I usually consider this an overly cynical point of view, in that I have my doubts that people are automatically willing to accept false miracles over true ones. Still, it cannot be denied even in this day and age that it's the fakers who have the best marketing departments, sell the most books, and recruit the most followers. As a result, they make a lot more money.

Stanley Milgram did a very famous experiment on obedience to authority. He found that in the context of an experiment in which the authority was a scientist, most people would continue taking direction even if they believed that what they were doing was hurting someone else. Clearly, something similar happens with cult leaders. Can you imagine yourself believing this, as reported by a former follower?

She recounts how she soon found herself in bed with Castaneda. He told her he hadn't had sex for 20 years. When Wallace later worried she might have gotten pregnant (they'd used no birth control), Castaneda leapt from the bed, shouting, "Me make you pregnant? Impossible! The nagual's sperm isn't human ... Don't let any of the nagual's sperm out, nena. It will burn away your humanness." He didn't mention the vasectomy he'd had years before.

Needless to say, the article adds that Castaneda was actually having sex with a number of his female followers throughout this period, and as far as I know the special properties of "nagual sperm" are not recounted in any of his works.

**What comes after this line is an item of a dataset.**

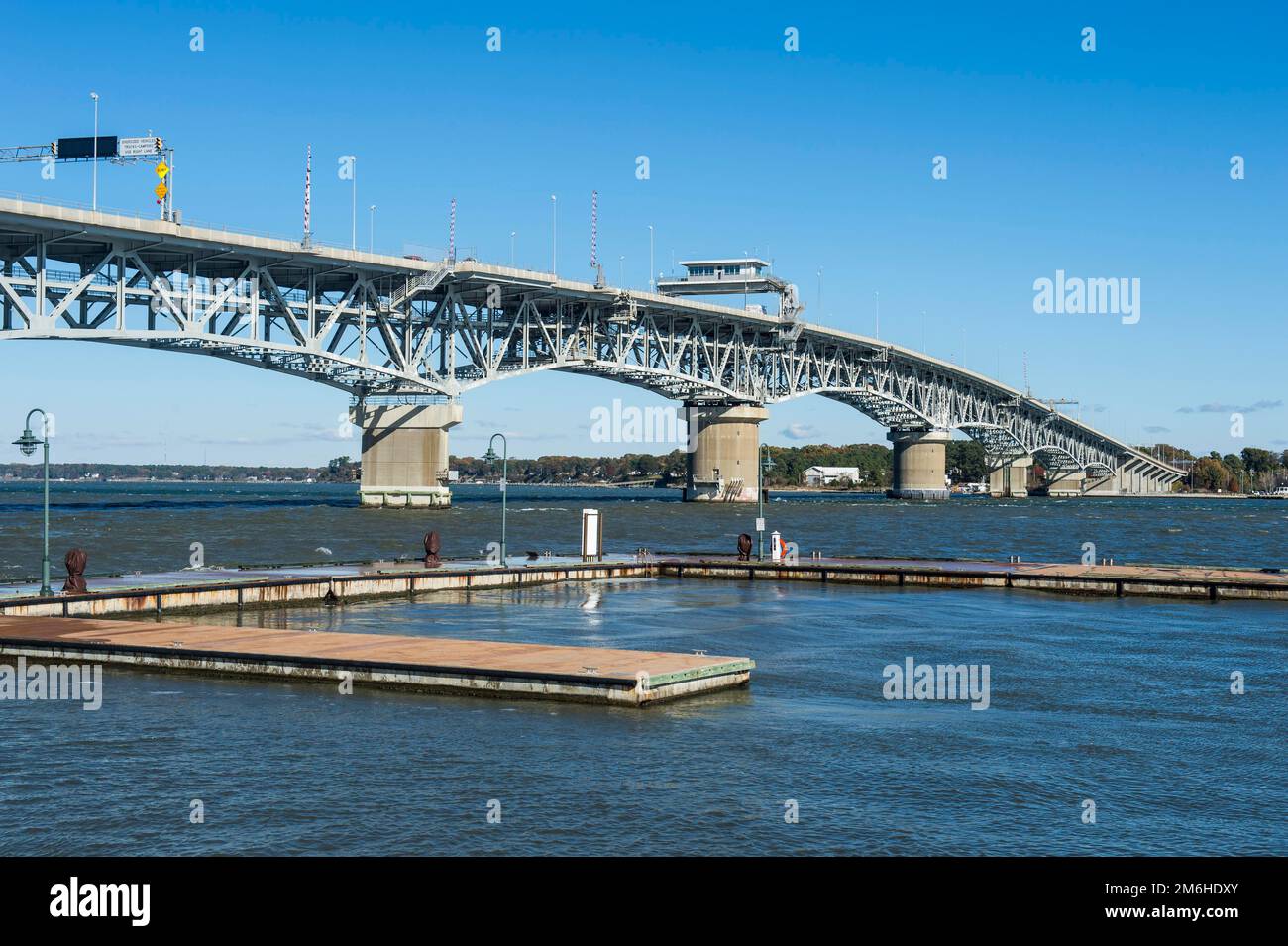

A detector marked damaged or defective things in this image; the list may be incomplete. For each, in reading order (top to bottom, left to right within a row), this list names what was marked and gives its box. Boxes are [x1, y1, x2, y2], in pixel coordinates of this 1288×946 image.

I've commented before that I think the problem with some of us genuine occultists is that we think the truth will automatically win out over outright nonsense, whereas those who peddle nonsense understand that since their ideas have no value, the only way to sell them is to weave enough of a tapestry of lies that most people will find them convincing. If we want the truth to be able to compete in the marketplace of ideas, we have to promote it as though it were a bunch of hooey - and then maybe folks will buy it and unwittingly enlighten themselves.

One thing is certain - if magick is defined as the science and art of causing change in conformity with will, Castaneda was certainly a success. He got what he wanted throughout his life - money, sex, adoration, book sales... and the list goes on. His success brings to mind Chapter 27 of Aleister Crowley's Book of Lies:


A Sorcerer by the power of his magick had subdued
all things to himself.
Would he travel? He could fly through space more
swiftly than the stars.
Would he eat, drink, and take his pleasure? there
was none that did not instantly obey his bidding.
In the whole system of ten million times ten million
spheres upon the two and twenty million planes he
had his desire.
And with all this he was but himself.

I'm not one to buy into the idea that there is anything wrong with using magick for mundane ends, but there also needs to be some focus on spiritual development as well or bad things tend to happen. Castaneda's followers sound like a classic destructive cult, and the article comments that some insiders believe that his closest followers killed themselves shortly after his death. If this is true, a little real enlightenment interspersed with the teachings might have gone a long way and saved some lives.

Maybe in the end what's really dangerous is someone who starts out as a fraud but eventually starts to buy their own bullshit.